(Rows from a spatial reasoning dataset)
========

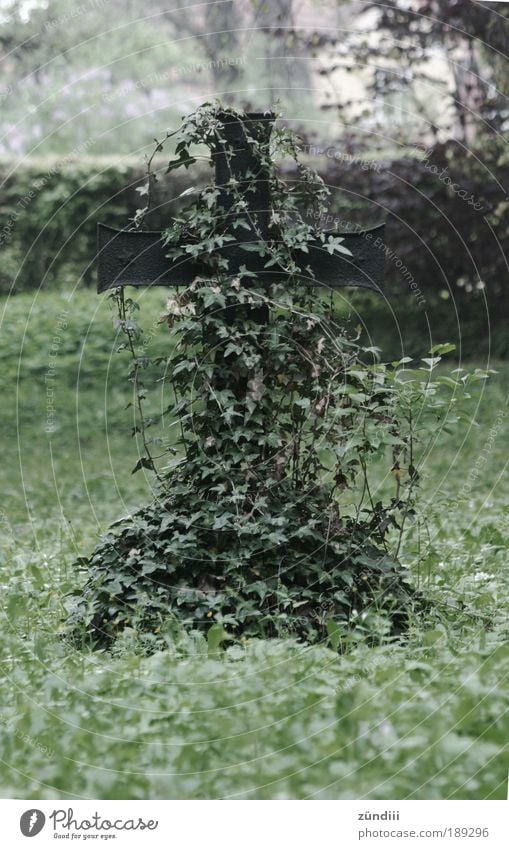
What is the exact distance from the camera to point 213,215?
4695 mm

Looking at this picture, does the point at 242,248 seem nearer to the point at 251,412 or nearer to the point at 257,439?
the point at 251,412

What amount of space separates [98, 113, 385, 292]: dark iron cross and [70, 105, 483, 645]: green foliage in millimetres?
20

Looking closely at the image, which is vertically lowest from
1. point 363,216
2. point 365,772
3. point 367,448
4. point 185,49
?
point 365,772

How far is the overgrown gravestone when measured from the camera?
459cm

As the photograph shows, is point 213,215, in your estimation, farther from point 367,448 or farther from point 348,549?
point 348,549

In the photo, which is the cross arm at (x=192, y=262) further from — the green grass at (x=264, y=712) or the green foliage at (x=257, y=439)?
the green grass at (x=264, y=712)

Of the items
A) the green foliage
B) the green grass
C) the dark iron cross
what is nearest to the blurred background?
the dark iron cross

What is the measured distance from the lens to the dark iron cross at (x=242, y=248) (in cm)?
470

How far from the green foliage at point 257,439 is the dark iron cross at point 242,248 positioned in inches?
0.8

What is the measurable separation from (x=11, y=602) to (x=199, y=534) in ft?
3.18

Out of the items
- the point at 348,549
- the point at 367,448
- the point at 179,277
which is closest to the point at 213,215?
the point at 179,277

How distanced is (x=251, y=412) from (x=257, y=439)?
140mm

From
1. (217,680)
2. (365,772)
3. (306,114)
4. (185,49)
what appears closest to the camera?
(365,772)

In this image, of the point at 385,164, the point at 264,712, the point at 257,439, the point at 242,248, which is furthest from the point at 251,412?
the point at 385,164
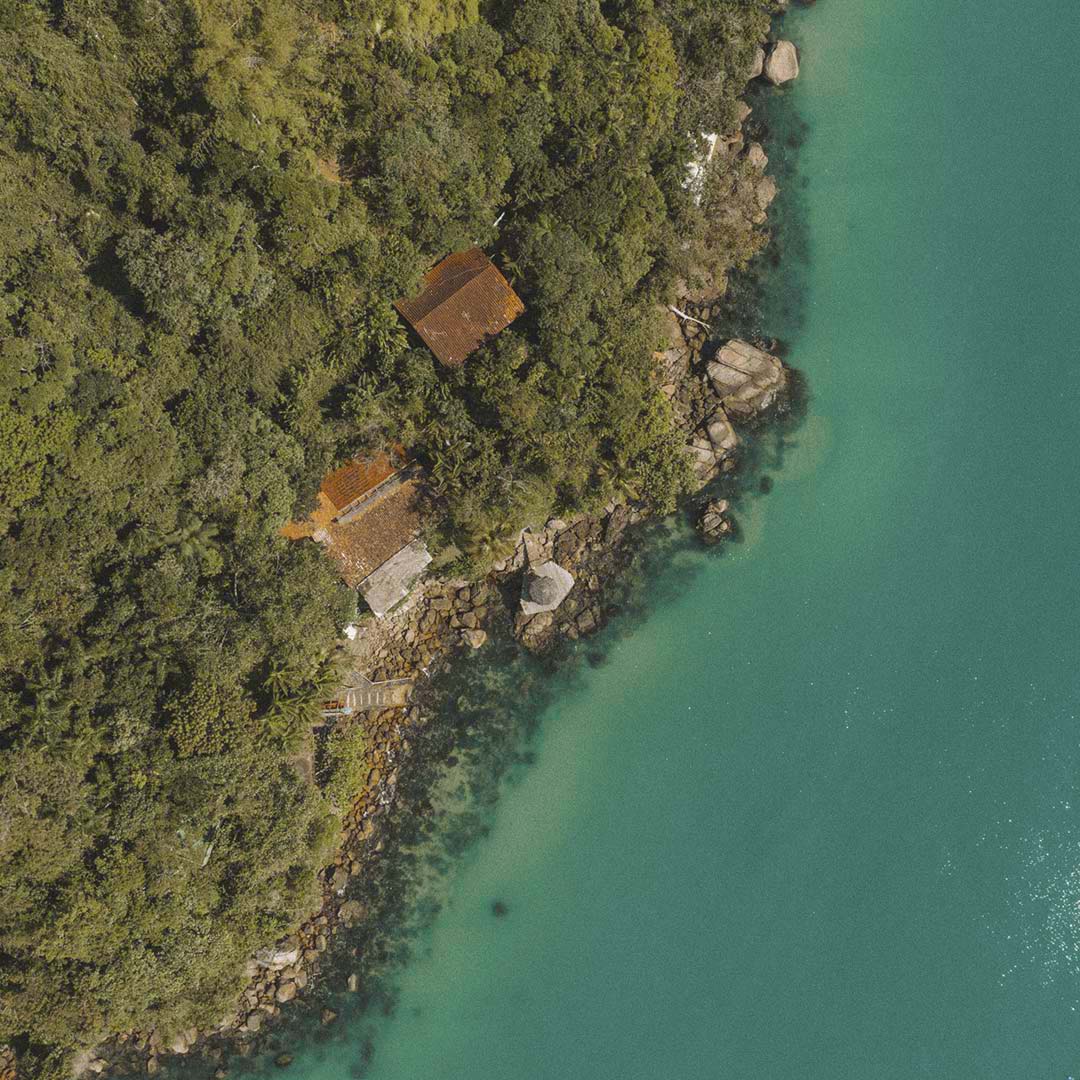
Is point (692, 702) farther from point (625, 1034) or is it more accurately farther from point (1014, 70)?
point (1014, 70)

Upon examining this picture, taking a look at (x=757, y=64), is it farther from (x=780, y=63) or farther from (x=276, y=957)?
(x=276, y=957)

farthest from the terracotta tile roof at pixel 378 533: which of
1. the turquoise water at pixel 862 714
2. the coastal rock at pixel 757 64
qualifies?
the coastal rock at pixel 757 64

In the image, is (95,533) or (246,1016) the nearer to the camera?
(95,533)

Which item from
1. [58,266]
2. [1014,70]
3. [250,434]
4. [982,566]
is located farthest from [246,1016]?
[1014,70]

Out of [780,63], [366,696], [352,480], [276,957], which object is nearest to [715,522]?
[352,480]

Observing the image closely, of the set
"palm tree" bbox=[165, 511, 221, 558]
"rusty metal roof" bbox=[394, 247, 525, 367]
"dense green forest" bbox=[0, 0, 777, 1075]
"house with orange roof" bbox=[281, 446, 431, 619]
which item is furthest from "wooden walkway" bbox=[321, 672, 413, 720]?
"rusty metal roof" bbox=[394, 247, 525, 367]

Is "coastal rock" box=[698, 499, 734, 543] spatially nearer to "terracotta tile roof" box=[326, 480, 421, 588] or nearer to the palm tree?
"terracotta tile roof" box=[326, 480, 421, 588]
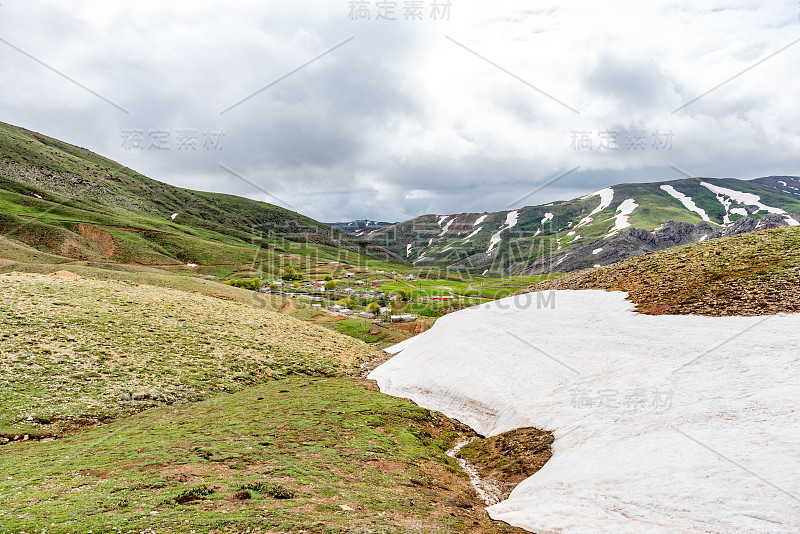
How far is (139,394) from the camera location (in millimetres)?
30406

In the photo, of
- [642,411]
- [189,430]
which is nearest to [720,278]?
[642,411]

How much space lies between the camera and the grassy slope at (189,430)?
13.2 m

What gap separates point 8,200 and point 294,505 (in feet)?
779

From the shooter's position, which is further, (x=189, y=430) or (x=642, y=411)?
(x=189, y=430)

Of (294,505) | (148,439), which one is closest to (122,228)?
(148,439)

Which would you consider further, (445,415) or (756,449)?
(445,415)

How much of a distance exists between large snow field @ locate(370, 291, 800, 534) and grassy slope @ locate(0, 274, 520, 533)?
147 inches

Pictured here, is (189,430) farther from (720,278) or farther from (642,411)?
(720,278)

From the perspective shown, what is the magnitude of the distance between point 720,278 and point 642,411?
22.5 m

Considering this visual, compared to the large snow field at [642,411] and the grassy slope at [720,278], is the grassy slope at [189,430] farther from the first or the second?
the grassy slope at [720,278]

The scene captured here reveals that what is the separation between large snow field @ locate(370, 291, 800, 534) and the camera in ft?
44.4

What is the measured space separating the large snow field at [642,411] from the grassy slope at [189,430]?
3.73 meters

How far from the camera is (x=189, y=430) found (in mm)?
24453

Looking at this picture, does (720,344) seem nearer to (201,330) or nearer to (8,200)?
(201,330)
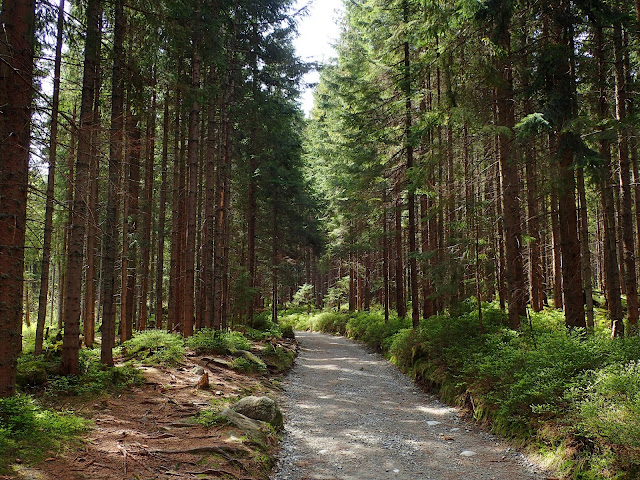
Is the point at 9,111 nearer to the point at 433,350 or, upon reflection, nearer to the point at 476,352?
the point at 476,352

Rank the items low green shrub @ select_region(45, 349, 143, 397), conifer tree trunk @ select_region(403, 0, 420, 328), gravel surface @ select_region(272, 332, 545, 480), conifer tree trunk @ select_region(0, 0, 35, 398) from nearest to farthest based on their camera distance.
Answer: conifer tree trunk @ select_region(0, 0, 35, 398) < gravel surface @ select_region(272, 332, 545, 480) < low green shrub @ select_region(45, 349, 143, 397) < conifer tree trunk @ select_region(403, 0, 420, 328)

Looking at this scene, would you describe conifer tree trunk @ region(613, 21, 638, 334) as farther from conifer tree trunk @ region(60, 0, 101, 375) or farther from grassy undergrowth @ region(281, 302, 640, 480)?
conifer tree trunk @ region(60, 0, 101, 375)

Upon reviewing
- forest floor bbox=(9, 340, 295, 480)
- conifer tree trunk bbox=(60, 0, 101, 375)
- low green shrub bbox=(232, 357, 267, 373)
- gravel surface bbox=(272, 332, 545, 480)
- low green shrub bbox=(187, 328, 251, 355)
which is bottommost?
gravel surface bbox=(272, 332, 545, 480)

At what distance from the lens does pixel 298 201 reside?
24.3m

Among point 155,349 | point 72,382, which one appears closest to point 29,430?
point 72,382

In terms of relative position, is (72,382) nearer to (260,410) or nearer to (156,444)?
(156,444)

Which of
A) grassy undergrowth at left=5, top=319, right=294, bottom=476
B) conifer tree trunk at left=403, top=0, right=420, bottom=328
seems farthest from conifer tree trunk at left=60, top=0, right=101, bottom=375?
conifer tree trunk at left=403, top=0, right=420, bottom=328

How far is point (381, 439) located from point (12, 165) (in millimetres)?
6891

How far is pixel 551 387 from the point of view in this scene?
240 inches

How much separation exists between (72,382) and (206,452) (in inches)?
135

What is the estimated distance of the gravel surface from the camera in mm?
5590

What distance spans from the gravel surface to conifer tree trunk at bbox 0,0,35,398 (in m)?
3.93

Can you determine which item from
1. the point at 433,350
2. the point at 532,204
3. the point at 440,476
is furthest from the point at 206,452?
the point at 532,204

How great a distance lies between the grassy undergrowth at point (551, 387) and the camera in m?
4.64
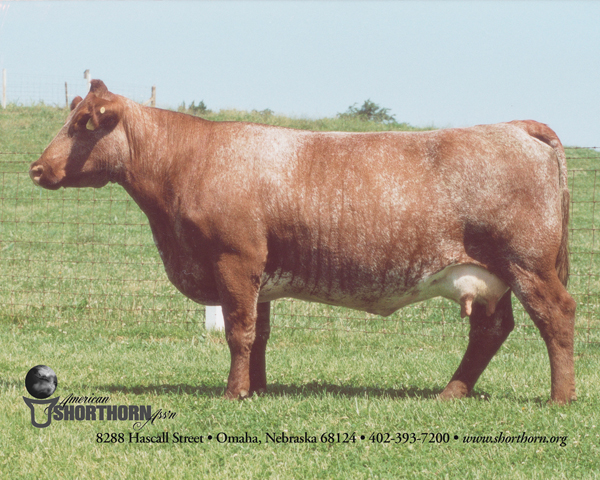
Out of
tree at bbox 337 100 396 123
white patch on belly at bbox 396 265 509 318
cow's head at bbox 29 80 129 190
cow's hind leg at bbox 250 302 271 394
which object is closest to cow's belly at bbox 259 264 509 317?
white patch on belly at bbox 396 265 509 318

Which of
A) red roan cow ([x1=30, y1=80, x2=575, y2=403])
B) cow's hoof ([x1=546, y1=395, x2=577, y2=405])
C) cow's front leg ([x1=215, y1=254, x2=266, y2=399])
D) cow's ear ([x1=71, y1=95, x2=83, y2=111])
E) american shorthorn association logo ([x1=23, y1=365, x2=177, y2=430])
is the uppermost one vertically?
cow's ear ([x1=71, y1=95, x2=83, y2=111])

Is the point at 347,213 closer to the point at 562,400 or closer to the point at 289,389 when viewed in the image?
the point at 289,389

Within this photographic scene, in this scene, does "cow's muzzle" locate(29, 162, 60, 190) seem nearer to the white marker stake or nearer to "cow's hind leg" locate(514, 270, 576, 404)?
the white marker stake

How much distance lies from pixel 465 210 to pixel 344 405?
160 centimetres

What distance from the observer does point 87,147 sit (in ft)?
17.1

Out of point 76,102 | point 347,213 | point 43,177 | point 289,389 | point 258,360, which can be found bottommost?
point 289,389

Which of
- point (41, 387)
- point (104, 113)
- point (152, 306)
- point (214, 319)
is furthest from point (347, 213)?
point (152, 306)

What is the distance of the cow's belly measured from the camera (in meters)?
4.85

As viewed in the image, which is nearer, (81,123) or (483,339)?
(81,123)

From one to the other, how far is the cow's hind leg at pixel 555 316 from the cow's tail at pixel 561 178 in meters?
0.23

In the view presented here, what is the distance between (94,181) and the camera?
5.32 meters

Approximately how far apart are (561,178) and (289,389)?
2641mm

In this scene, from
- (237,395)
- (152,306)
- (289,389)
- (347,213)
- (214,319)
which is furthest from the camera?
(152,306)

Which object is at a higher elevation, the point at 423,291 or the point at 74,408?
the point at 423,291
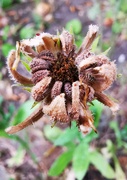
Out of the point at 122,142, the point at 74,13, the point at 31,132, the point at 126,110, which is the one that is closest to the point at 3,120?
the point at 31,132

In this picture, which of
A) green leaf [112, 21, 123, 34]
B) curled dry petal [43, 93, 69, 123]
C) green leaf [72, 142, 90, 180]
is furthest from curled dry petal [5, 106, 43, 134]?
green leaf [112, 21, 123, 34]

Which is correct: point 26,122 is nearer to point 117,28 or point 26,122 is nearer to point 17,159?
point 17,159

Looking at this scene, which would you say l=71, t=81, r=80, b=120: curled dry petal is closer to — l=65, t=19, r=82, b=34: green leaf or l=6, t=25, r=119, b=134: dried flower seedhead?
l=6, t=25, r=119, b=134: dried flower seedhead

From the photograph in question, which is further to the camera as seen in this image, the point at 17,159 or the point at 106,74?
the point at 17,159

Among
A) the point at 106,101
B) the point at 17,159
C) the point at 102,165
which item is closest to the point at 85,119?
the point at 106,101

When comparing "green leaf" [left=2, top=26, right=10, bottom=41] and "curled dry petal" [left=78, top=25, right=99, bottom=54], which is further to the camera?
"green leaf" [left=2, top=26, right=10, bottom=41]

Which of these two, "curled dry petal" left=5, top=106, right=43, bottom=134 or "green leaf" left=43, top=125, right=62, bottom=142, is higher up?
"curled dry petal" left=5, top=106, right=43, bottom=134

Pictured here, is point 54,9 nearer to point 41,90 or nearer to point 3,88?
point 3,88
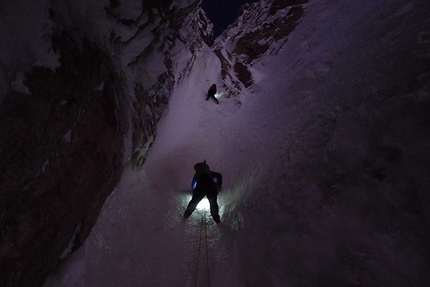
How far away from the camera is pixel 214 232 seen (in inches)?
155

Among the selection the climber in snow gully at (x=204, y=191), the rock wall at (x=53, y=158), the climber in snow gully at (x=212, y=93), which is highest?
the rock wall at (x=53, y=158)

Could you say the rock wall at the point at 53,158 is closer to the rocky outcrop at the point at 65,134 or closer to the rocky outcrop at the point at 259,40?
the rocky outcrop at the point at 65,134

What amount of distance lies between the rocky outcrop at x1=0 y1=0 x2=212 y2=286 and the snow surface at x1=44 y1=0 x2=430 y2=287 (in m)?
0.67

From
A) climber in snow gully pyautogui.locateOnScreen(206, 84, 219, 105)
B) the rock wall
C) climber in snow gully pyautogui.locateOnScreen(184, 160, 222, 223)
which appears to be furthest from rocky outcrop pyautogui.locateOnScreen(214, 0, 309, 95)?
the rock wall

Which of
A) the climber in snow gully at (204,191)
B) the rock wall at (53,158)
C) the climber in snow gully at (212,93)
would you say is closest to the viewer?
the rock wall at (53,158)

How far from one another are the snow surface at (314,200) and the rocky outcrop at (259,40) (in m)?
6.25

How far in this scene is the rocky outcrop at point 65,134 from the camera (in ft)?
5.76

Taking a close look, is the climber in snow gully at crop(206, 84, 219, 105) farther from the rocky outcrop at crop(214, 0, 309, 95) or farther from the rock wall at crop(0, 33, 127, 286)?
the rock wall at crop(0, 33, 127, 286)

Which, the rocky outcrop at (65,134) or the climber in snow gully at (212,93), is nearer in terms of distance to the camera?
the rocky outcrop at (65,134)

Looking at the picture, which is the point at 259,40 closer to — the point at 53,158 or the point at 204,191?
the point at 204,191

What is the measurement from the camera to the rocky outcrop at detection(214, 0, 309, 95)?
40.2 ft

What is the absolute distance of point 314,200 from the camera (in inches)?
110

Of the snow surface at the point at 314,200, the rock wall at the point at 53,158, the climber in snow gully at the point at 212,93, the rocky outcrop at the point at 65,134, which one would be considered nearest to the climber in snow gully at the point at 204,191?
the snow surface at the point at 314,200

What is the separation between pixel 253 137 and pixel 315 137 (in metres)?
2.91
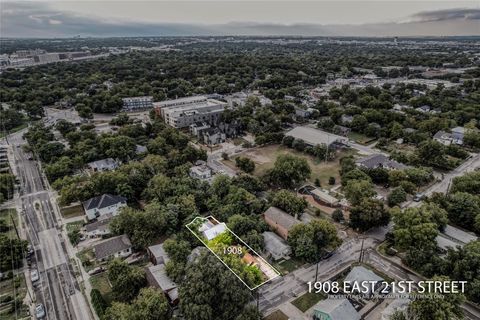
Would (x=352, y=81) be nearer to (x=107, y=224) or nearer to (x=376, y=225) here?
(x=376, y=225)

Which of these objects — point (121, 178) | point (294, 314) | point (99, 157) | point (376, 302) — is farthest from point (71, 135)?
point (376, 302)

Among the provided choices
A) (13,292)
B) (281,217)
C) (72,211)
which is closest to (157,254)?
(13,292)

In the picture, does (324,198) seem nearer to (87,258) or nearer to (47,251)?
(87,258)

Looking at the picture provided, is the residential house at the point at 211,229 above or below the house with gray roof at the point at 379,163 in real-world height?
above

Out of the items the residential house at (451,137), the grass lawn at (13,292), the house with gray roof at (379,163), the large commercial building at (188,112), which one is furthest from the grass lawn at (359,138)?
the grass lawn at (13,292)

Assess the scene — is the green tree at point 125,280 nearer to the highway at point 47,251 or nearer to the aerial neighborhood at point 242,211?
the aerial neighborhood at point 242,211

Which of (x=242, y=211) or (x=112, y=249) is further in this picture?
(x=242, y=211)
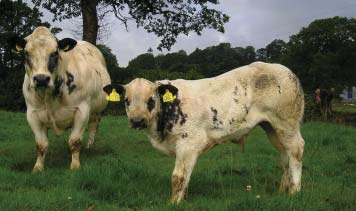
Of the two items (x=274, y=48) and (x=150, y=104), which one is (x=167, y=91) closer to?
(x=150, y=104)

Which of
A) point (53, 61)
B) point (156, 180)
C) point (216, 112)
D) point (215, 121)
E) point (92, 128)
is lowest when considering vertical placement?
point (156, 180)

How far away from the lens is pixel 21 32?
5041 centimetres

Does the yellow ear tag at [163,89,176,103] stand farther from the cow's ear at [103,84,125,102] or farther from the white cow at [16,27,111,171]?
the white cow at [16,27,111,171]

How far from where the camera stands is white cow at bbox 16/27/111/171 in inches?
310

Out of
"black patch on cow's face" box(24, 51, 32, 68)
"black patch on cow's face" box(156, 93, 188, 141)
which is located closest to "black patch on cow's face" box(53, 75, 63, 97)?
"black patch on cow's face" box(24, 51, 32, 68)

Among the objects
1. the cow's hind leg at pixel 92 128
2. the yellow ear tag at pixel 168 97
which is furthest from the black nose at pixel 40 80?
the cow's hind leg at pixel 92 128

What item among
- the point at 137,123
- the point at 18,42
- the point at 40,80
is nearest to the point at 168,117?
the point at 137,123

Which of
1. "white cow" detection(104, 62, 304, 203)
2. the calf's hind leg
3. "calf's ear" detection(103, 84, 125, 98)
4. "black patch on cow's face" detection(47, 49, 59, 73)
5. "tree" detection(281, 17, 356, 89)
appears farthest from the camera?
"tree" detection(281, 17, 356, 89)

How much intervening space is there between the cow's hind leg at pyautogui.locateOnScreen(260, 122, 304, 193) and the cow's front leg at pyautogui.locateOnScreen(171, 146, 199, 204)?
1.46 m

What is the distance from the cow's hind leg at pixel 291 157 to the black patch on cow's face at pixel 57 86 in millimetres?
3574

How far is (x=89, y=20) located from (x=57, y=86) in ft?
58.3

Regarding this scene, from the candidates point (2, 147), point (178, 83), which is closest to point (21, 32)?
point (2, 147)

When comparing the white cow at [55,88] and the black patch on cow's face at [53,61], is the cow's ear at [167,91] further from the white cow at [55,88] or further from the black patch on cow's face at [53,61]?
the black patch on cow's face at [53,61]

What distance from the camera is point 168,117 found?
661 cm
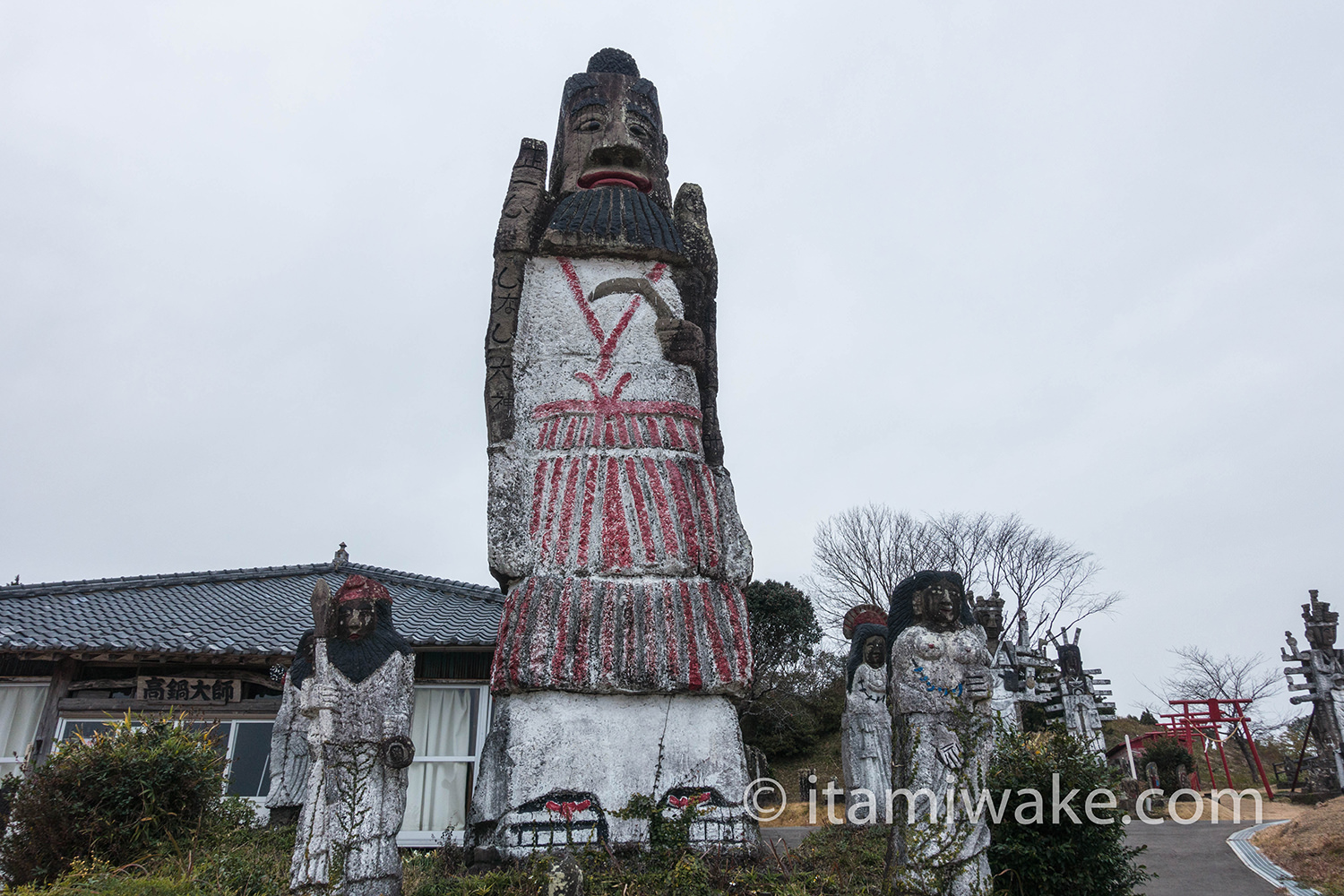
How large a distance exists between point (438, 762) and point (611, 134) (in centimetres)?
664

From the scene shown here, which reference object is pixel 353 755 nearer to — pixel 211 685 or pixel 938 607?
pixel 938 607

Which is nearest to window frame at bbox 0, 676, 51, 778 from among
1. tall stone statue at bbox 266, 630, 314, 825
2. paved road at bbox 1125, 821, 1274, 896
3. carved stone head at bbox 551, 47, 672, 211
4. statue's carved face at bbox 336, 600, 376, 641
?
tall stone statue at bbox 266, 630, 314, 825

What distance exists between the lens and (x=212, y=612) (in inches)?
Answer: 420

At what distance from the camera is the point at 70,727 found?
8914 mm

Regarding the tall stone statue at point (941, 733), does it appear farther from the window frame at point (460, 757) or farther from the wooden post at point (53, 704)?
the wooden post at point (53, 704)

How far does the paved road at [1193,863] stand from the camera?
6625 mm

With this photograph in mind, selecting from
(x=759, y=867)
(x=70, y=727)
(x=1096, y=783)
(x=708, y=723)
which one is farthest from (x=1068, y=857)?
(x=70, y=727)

========

What the task requires —
Reproduce the part of the data that opens with the line containing "Is the point at 347,213" and closes with the line containing "160 centimetres", both lines included.

Completed exercise —
Is the point at 347,213 closer to the point at 562,400 or closer to the point at 289,389 when viewed in the image?
the point at 289,389

Within this photographic scene, in this scene, does "cow's muzzle" locate(29, 162, 60, 190) seem nearer to the white marker stake or nearer to "cow's hind leg" locate(514, 270, 576, 404)?
the white marker stake

How much distance lies from pixel 465 210 to pixel 344 405?
160 centimetres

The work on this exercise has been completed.